BeInCrypto reported on May 11 (local time) that the reason Bitcoin is stagnating around $82,000 is not simply a chart issue, but rather the absence of US buyers. According to the article, major exponential moving averages are tightly clustered on Bitcoin's daily chart, and the possibility of a bullish cross between the 50-day and 100-day exponential moving averages is increasing.
Currently, the 20-day exponential moving average is at $78,805, the 50-day exponential moving average is at $76,016, and the 100-day exponential moving average is at $76,538. In contrast, the 200-day exponential moving average is at $82,020, acting as an immediate resistance level hindering short-term upward momentum.
BeInCrypto explained that the gap between the 50-day and 100-day moving averages is rapidly narrowing, and a bullish cross could be completed within a few days. Previously, a similar compression trend appeared between the 20-day and 100-day lines in late April, and Bitcoin rose by 10.72% for several weeks after the cross. However, for the same upward trend to occur this time, a breakthrough of the 200-day line must first be confirmed.
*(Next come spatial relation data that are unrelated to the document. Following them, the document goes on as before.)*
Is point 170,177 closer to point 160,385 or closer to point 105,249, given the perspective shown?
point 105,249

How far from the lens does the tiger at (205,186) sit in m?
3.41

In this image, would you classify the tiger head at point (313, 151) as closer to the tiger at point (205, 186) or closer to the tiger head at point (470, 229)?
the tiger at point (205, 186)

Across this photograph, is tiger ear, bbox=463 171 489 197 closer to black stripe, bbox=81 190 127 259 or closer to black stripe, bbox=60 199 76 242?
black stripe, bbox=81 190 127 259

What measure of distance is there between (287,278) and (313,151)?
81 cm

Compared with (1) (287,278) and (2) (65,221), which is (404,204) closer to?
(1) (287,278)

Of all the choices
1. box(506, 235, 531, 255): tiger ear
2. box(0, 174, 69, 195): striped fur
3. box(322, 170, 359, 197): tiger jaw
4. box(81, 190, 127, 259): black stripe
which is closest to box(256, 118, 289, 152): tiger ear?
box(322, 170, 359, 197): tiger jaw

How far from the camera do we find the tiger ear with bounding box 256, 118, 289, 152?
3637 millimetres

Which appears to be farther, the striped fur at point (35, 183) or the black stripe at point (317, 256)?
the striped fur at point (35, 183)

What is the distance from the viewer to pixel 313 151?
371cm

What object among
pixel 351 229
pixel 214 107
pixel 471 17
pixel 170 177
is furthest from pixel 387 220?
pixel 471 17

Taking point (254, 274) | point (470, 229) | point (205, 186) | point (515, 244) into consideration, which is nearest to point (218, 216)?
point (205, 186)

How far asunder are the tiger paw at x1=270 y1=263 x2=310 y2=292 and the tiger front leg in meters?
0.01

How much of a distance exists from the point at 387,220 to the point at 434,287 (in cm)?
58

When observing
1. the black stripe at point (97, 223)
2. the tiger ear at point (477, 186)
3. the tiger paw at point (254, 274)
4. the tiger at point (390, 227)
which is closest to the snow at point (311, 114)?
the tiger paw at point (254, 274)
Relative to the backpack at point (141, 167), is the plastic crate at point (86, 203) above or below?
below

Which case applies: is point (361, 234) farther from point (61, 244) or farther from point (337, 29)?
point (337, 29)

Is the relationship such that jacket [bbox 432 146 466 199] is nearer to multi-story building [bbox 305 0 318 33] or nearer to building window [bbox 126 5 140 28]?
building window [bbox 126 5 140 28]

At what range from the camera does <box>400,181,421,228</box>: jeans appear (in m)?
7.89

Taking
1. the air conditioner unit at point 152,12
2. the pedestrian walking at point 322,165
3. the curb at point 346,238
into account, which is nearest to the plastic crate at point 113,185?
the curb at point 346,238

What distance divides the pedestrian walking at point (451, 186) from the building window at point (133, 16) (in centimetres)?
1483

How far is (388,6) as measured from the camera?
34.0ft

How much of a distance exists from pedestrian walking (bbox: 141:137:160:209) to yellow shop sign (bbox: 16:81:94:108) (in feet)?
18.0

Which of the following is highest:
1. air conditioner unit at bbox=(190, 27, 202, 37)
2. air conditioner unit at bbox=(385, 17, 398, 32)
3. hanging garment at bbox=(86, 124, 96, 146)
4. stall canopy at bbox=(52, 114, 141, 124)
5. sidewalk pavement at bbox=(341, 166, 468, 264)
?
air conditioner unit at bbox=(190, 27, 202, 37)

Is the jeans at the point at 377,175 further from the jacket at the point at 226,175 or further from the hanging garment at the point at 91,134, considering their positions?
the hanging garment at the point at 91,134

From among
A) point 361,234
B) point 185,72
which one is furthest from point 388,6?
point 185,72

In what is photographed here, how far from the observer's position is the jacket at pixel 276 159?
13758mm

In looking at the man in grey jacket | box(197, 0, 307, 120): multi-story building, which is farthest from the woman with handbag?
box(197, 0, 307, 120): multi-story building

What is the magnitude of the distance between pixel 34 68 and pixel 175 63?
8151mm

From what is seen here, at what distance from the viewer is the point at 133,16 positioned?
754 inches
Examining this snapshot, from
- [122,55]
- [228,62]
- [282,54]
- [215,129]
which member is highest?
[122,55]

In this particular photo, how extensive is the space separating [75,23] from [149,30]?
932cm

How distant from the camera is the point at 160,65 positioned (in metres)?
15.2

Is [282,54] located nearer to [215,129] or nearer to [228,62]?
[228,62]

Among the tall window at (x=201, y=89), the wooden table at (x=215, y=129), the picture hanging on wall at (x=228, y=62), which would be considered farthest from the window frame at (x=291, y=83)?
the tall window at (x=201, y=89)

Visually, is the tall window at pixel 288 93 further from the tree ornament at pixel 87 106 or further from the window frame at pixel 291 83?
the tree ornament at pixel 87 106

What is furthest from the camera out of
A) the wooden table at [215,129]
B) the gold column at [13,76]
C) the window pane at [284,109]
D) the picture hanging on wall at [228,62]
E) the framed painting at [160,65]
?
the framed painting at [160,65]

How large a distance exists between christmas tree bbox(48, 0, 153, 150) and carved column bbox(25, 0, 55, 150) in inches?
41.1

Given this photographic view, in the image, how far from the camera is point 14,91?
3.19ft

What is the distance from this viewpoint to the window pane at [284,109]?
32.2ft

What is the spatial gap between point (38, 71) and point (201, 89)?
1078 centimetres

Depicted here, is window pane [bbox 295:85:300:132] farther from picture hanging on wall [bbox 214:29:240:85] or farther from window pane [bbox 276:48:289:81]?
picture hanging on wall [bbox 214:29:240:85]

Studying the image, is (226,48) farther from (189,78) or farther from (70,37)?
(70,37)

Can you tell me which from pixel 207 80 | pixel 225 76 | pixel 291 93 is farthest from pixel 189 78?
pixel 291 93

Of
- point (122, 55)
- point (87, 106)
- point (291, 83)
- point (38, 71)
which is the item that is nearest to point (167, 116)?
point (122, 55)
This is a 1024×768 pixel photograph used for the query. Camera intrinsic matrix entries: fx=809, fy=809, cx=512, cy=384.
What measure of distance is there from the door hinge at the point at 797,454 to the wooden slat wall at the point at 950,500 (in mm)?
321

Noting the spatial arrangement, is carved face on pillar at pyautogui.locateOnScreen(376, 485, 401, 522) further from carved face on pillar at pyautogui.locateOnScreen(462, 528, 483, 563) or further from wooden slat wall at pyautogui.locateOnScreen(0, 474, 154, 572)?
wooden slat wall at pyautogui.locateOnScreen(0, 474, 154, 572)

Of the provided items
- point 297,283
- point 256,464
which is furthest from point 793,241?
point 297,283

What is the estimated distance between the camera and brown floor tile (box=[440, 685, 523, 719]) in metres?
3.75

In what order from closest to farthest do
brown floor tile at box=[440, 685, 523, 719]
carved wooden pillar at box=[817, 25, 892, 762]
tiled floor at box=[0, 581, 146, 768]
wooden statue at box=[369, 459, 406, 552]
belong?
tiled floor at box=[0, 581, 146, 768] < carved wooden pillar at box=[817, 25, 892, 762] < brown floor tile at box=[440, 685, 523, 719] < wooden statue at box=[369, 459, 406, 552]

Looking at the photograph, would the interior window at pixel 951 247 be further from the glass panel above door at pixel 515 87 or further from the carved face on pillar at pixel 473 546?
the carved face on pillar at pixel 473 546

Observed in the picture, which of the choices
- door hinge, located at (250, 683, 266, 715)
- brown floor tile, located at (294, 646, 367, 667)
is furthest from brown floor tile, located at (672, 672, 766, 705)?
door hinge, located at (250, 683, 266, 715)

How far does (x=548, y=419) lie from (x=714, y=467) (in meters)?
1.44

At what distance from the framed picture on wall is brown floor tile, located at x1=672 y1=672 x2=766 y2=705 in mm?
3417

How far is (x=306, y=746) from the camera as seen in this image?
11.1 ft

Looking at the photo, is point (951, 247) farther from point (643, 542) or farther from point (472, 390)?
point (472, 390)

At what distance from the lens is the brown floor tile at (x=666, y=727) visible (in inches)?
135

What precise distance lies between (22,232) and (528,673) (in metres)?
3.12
The problem is that attempts to re-break the 200-day line have continuously failed. Bitcoin attempted to reclaim the 200-day exponential moving average over the weekend but failed, and both the May 6th and May 10th attempts ended in quick pullbacks. BeInCrypto assessed that until the 200-day line turns from resistance to support, the bullish cross of the 50-day and 100-day lines is merely a setup that has not yet triggered an actual rally.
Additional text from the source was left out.